▶ [Exercise task]: Which pieces in the cut list of the toddler loft bunk plans are made from 2×4 lumber?
Start of Source text
Free Woodworking Plans to Build a Toddler Sized Low Loft Bunk

03.26.12 By //
Free Woodworking Plans to Build a Toddler Sized Low Loft Bunk

The twin sized version of this bed has been such a hit! And I am so glad because I absolutely love the loft bunk I built for my boy… and while I shared plans for a twin sized low loft bed (it’s most common for a loft bed) I actually built mine in a toddler size (I wasn’t ready to move up in mattress size in Monster Mash’s tiny room). So now, you have asked and I shall comply… Plans for the Toddler Size that I ACTUALLY built!

Below are the plans for this bed in other sizes! Something for everyone!


  • 2 – 4×4 at 10′ Can use Fence Posts – untreated
  • 2 – 2×6 at 8′
  • 6 – 2×4 at 8′
  • 4 – 1×4 at 8′
  • 1 – 1×4 at 6′
  • 4 – 4×4 at 54″ (Legs)
  • 2 – 2×6 at 54″ (Front and Back Rails)
  • 2 – 2×6 at 31″ (Side Rails)
  • 2 – 2×4 at 54″ (Upper Back Rails)
  • 4 – 2×4 at 31″ (Upper Side Rails)
  • 1 – 2×4 at 23 1/2″ (Front Guard Rail)
  • 2 – 2×4 at 35″ (Front Upper Rails)
  • 2 – 2×4 at 60″ (Ladder Rails)
  • 4 – 2×4 at 14″ (Ladder Rungs)
  • 7 – 1×4 at 28″ (Slats)
  • 2 – 1×4 at 54″ (Cleats)

Before beginning to build, always check in on my site to make sure you have the most up to date set of plans, I occasionally update and change the plans to make the building process easier or to allow for less expensive purchasing of materials! Read through the entire set of instructions and all comments before beginning this project. If you print out or save plans, be sure to check in on my site to be sure you have the most up to date set of plans, as I occasionally update things for ease of building or buying. If you are new to building, read through the GETTING STARTED section and other articles found under the BUILD tab in the menu on my site, it has valuable information about how to get started, tools and techniques. If you are unfamiliar with the finishing process, visit my Finishing school for some tips and tricks for painting like a pro and for special finishing practices. Use glue to secure your joints and Consider Painting or Staining individual sections prior to assembling. This makes the paint application virtually flawless. Coat with a spray on Poly or Wipe on Poly to protect your finish and your piece and it will last for ages. Adhere to all safety standards and guidelines, and be sure you follow safety protocol throughout your build. If you are unsure about whether you are building safely, run a quick online search for the tool or technique you are using, or contact me via email or post to the forum before you move ahead. My contact info can be found in the menu of my site.

Cut the Legs to size and attach the Cleat to the Front and Back Rails using 2″ Screws.
End of Source text
Start of Dataset extract
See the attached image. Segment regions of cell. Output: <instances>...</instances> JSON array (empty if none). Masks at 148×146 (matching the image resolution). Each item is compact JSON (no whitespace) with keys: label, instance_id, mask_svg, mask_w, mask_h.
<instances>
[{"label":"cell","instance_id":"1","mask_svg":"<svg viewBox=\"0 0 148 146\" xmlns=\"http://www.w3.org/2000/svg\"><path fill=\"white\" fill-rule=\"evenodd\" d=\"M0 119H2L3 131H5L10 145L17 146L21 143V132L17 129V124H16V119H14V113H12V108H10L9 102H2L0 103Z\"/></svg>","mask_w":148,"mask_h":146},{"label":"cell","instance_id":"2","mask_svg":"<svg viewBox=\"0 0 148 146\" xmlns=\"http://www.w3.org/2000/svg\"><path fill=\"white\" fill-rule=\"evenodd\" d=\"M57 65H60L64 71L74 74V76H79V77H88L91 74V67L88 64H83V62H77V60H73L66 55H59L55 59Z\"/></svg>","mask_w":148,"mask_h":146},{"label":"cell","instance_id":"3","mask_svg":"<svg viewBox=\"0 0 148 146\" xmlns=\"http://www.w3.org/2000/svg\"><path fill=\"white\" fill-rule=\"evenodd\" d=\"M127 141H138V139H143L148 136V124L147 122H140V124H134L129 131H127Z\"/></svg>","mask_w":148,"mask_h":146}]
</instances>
End of Dataset extract
▶ [Result of this exercise]:
- Upper Back Rails
- Upper Side Rails
- Front Guard Rail
- Front Upper Rails
- Ladder Rails
- Ladder Rungs